## Records:
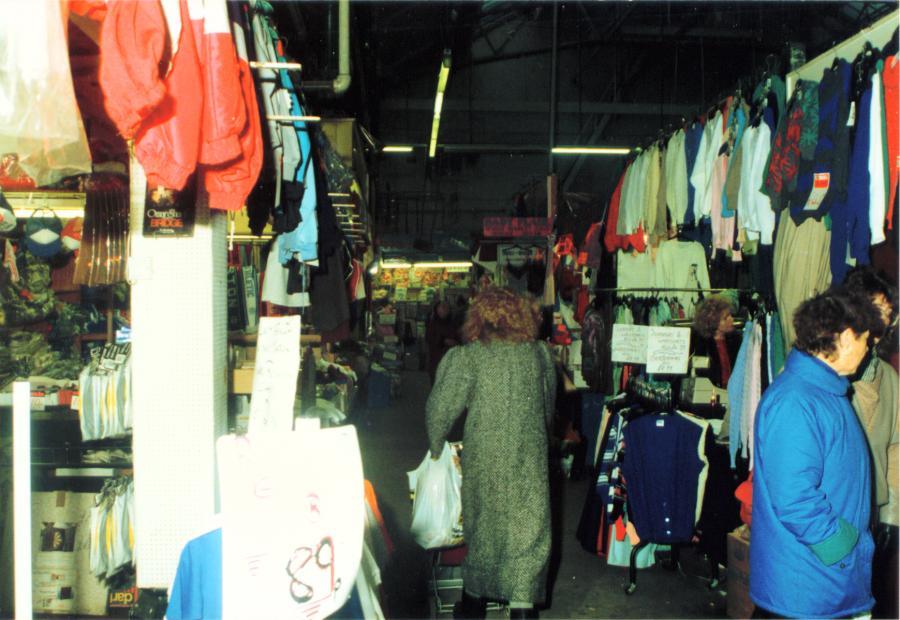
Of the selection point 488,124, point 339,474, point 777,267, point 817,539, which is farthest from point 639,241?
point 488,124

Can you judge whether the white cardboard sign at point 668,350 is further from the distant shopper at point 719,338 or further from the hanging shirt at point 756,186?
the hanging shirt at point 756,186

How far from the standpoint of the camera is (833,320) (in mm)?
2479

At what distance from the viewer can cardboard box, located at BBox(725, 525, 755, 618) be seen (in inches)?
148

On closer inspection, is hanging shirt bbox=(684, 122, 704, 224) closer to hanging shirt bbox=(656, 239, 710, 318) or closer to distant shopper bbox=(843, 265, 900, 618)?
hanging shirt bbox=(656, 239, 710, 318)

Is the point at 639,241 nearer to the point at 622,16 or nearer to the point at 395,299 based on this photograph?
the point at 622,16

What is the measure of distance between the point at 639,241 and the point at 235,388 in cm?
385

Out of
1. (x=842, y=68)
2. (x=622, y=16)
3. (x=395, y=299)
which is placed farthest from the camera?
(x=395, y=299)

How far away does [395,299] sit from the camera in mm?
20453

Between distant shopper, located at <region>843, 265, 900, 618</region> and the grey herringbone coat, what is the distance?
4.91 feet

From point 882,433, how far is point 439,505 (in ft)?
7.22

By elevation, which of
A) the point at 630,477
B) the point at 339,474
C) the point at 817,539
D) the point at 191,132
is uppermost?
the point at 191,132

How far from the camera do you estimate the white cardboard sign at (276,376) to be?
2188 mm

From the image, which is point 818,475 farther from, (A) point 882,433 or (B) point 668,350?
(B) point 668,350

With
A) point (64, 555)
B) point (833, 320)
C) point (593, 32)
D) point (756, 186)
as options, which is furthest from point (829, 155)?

## Stated goal:
Give the part of the listing that opens with the line containing "From the image, which" and runs through the end of the listing as a JSON list of strings, one string per line, leaving out blank lines.

## Solution to this exercise:
[
  "From the image, which is point 818,475 farther from, (A) point 882,433 or (B) point 668,350?",
  "(B) point 668,350",
  "With",
  "A) point (64, 555)",
  "B) point (833, 320)",
  "C) point (593, 32)",
  "D) point (756, 186)",
  "as options, which is furthest from point (829, 155)?"
]